## Begin

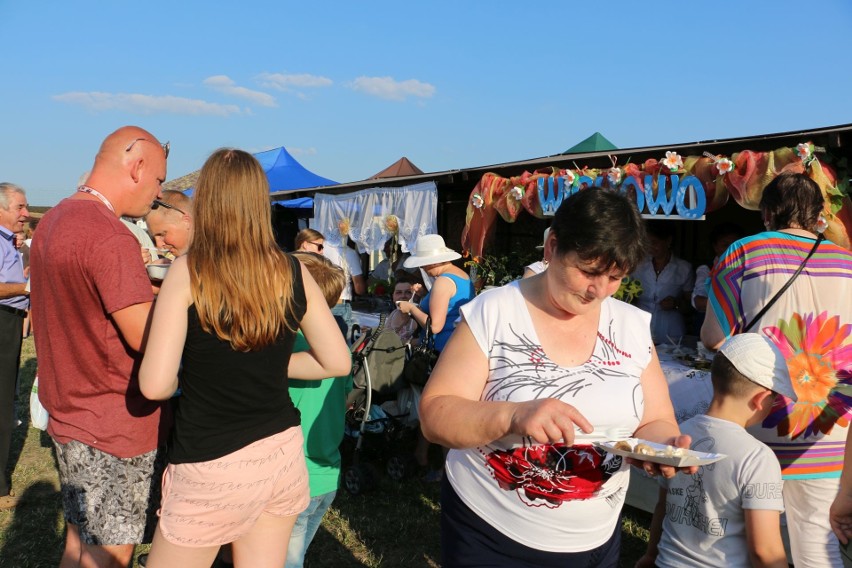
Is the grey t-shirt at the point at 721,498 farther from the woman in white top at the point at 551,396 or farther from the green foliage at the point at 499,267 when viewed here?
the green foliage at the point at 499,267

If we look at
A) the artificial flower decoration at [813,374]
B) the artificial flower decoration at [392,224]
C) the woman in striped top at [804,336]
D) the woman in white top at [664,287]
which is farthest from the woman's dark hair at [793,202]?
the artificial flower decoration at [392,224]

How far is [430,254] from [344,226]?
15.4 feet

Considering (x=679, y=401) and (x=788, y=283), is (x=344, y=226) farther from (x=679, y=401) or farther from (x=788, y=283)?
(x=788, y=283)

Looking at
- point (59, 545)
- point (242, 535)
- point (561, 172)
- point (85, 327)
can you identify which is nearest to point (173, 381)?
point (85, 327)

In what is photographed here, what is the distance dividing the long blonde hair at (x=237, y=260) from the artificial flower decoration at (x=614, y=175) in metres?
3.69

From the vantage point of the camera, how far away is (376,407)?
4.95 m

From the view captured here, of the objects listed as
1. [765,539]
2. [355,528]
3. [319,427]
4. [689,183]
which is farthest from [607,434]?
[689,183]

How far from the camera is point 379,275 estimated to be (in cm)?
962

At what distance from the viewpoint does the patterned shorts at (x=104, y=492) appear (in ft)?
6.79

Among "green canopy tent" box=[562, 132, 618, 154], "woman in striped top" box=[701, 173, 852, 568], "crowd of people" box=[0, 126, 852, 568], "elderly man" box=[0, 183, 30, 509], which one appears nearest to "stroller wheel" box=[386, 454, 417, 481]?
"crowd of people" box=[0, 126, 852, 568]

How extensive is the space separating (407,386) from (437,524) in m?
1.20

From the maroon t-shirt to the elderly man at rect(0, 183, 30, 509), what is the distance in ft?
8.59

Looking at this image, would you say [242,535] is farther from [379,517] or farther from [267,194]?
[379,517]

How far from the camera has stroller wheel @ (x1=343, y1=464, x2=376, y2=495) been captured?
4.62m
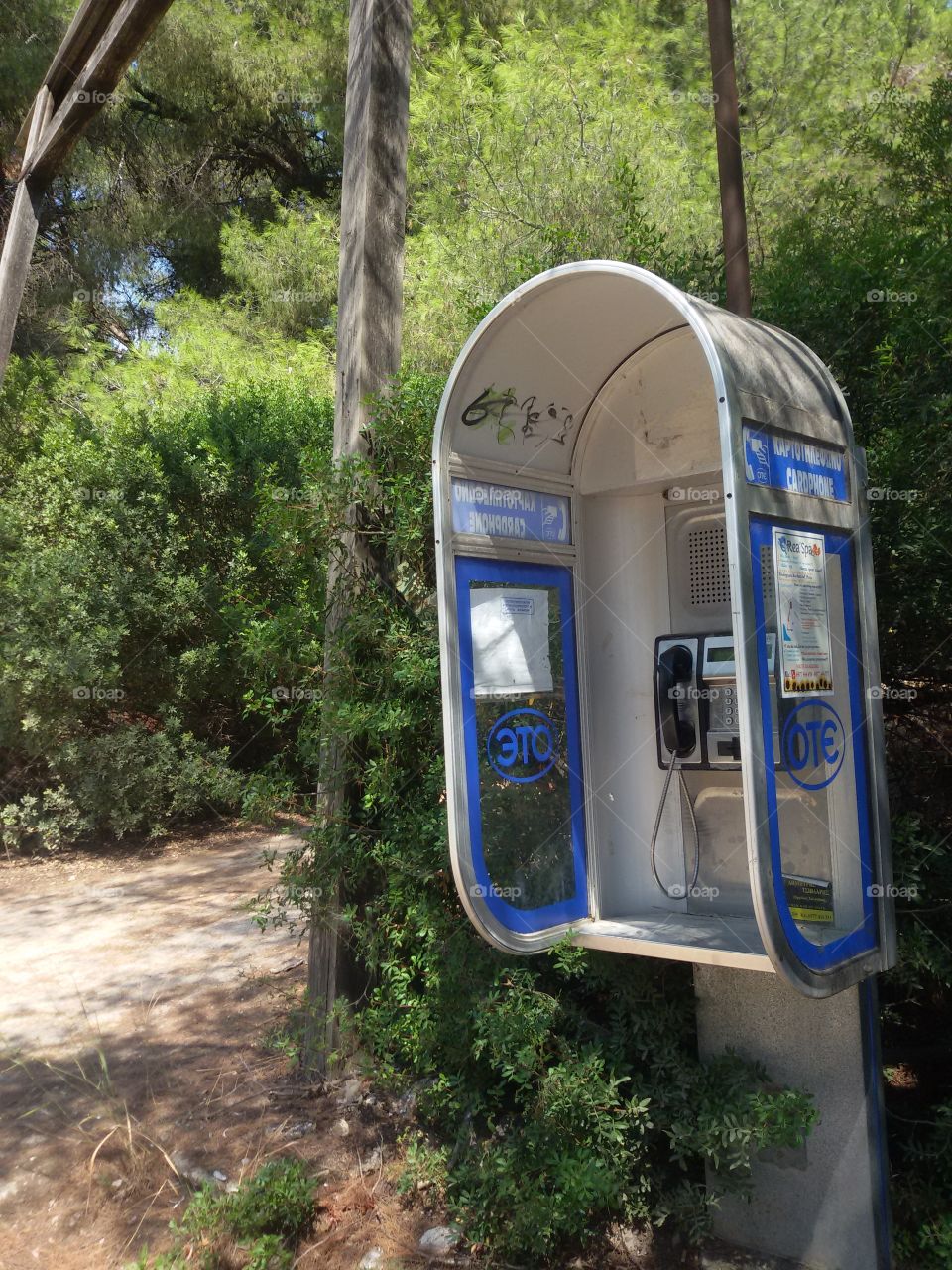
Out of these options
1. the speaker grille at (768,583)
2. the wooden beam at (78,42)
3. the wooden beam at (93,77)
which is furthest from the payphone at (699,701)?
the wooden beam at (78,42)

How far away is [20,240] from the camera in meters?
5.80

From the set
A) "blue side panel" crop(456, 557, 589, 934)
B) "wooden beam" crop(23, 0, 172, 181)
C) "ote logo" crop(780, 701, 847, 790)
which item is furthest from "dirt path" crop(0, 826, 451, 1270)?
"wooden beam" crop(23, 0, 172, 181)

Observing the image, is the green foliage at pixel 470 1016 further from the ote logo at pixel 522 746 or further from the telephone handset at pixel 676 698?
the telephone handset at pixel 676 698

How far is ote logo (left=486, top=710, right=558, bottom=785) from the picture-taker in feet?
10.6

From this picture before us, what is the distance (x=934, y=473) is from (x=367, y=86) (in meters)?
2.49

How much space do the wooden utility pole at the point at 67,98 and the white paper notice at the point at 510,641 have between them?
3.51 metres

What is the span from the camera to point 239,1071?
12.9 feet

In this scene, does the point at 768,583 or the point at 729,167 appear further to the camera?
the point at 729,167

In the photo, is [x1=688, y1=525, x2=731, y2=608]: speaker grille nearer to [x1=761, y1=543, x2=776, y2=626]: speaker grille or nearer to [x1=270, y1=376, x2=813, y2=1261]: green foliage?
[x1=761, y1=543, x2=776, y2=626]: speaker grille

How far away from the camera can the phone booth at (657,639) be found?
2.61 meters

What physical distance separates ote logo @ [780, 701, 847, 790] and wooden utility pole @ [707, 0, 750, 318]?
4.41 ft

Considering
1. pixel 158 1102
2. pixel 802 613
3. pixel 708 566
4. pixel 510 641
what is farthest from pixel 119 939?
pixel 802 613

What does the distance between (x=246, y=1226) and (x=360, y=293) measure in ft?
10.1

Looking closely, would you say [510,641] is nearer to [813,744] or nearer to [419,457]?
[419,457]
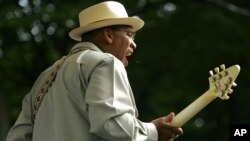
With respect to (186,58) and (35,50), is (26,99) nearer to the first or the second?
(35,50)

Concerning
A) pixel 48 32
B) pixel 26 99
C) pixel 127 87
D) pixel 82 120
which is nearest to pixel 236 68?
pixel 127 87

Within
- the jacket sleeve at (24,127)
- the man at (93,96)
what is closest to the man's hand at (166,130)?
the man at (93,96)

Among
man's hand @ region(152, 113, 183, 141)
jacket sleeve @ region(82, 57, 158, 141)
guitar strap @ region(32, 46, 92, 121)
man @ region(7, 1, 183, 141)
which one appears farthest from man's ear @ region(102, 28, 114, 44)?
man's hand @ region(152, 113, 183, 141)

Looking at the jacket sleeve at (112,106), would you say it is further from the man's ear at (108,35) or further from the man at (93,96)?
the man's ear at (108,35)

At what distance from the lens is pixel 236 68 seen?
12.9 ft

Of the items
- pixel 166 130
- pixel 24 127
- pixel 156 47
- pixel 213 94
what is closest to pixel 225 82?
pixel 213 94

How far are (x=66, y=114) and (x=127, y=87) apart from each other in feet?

## End

Pass over all pictures while writing out the lines from the line with "In the photo, is" through the last line exactly.

EXPECTED OUTPUT.
In the photo, is [x1=688, y1=525, x2=731, y2=608]: speaker grille nearer to [x1=761, y1=543, x2=776, y2=626]: speaker grille or nearer to [x1=270, y1=376, x2=813, y2=1261]: green foliage?
[x1=761, y1=543, x2=776, y2=626]: speaker grille

How far away from the camera can the phone booth at (657,639) be found?
2.61 meters

What physical distance separates ote logo @ [780, 701, 847, 790] and wooden utility pole @ [707, 0, 750, 318]?
4.41 ft

Considering
1. pixel 158 1102
2. pixel 802 613
3. pixel 708 566
4. pixel 510 641
what is farthest from pixel 119 939?
pixel 802 613

What does the distance between (x=246, y=1226) and (x=360, y=293) measure in ft?
10.1

Looking closely, would you say [510,641] is nearer to [813,744] or nearer to [419,457]?
[419,457]
With respect to (186,58) and (35,50), is (26,99) nearer to the first or the second?
(35,50)

Concerning
A) pixel 48 32
B) pixel 26 99
C) pixel 127 87
D) pixel 82 120
which is nearest to pixel 236 68?
pixel 127 87

Within
- the jacket sleeve at (24,127)
- the man at (93,96)
what is closest to the man's hand at (166,130)?
the man at (93,96)

Among
man's hand @ region(152, 113, 183, 141)
jacket sleeve @ region(82, 57, 158, 141)
guitar strap @ region(32, 46, 92, 121)
man @ region(7, 1, 183, 141)
which one appears farthest from man's ear @ region(102, 28, 114, 44)?
man's hand @ region(152, 113, 183, 141)

Looking at the jacket sleeve at (112,106), would you say it is further from the man's ear at (108,35) or further from the man at (93,96)?
the man's ear at (108,35)

At what distance from the lens is pixel 236 68 seen?
12.9 ft

Of the items
- pixel 166 130
- pixel 24 127
- pixel 156 47
- pixel 213 94
what is closest to pixel 225 82?
pixel 213 94

How far are (x=66, y=114) and (x=127, y=87) apart from each other in feet?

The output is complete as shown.